> _PROMPT_: Would you restate, exactly as they appear, the lines from the one containing "kingdom: Animalia" through the end of the data below?

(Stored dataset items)
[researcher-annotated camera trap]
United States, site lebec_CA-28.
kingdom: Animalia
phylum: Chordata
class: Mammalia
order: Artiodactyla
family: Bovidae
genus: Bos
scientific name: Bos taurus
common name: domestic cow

> _SOLVED EXERCISE_:
kingdom: Animalia
phylum: Chordata
class: Mammalia
order: Artiodactyla
family: Bovidae
genus: Bos
scientific name: Bos taurus
common name: domestic cow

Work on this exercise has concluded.